### Passage
Volume 45                                                              Issue 2

 

Next Meeting – February 11

At Tri Lakes Center for the Arts - social hour 9:30 a.m., business meeting at 10:00. Program information, see below. Refreshments will be provided by Ann Neal and Shirley Hawkins.

On the Agenda

Winter Show at TLC

PLAG Membership

February Meeting

It was decided at the January meeting to hold our February 11 meeting again at Tri Lakes Center and thus avoid having to make last minute emails and phone calls.

 

February 11 Program

Marcia Edwards wants to know

Please bring in something you have done recently that you consider a "success" and share it with the rest of us. It does not have to be a sale, a commission, or a show, but rather some point of learning that you have finally mastered, or nearly mastered, or just finally got the hang of...  Please bring in that particular piece of art, whether it is a polished masterpiece, a sketch, a first successful attempt at just about anything you've attempted art-wise. This will be a fun way to encourage each other and encourage stepping out of our comfort zones.  This will be completely informal, so those who may be a little shy of public speaking need have nothing to fear.

 

How do you feel about the programs at the meetings?

Would you like the programs to continue?

If so, what kinds of programs would you like to see?

Do you know of anyone who would like to do a program (self included)?

 

Please think about these questions.  Marcia will pass around some 3 x 5 cards to gather up your thoughts and ideas.

 

J  Happy Birthday!  ¯¯

Karen Sparling, January 19

Jan Cashman, February 2

Jan McGrath, February 26

[If your birthday isn’t mentioned, please notify

Mary Krucoff, (719) 488-8101]

 

Member News

j         Karen Sparling earned two prizes in the September/October Pueblo Art Guild’s Southwestern show. She took 1st prize in the non-professional water media category and 3rd prize in watercolor. Congratulations, Karen!

j         Kathleen Krucoff reports: One of the plates from my Aspen Branch series is featured on my kiln manufacturer's website.  It is at the bottom of the page for the kiln model I have (The Paragon Fusion 8).  Arnold Howard, with Paragon, told me they were adding more color to their web site and would feature one of my pieces with my kiln model.  I'm just delighted! Here's the direct link to that page:http://www.paragonweb.com/FUSION8.cfm

j         Gloria Williams reports the El Dorado Fine Art Gallery miniature art show entry deadline is April 13. Entry costs $8 per item up to 5 entries. For an entry form contact Gloria at (719) 391-1720 or email robertgloriawilliams@msn.com. Also, Meininger’s is having a big annual sale – up to 70% off on paints, canvas, etc. Sale ends 2/22/09.


The Ultimate “Tree Hugger”?

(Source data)
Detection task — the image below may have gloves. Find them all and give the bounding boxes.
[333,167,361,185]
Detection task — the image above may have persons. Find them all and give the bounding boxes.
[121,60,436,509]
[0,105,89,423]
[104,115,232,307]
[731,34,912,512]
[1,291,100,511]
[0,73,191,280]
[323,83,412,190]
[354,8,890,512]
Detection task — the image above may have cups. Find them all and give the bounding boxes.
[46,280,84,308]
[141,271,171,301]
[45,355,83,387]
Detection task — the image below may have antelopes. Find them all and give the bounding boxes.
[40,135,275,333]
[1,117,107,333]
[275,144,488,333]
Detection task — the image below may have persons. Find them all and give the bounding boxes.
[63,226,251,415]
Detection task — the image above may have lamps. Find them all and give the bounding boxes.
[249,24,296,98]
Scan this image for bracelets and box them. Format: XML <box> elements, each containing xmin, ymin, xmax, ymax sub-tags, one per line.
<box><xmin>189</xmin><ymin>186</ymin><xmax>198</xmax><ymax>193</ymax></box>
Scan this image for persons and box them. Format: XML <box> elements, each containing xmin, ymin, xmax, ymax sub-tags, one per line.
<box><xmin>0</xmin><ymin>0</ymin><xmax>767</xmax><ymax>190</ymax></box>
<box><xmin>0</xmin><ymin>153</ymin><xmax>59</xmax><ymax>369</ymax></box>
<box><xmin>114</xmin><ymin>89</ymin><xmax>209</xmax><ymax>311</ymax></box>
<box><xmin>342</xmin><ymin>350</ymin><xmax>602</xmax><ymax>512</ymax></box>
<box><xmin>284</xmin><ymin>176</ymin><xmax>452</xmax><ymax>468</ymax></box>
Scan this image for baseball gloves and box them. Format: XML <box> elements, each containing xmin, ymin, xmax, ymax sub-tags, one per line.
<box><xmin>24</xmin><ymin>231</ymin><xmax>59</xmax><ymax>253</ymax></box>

### Exercise tasks
**A)** In the newsletter, which people get birthday wishes, and on what date is each birthday?
**B)** Return the newsletter's text starting with "[If your birthday" and going on through "watercolor. Congratulations, Karen!".
**C)** Answer these questions from the newsletter:
(i) At what time does the business meeting on February 11 start?
(ii) What is the entry deadline for the El Dorado Fine Art Gallery miniature art show?
(iii) What kiln model does Kathleen Krucoff have?

### Outputs for the tasks
**A)**
Karen Sparling, January 19
Jan Cashman, February 2
Jan McGrath, February 26

**B)**
[If your birthday isn’t mentioned, please notify

Mary Krucoff, (719) 488-8101]

 

Member News

j         Karen Sparling earned two prizes in the September/October Pueblo Art Guild’s Southwestern show. She took 1st prize in the non-professional water media category and 3rd prize in watercolor. Congratulations, Karen!

**C)**
(i) 10:00
(ii) April 13
(iii) The Paragon Fusion 8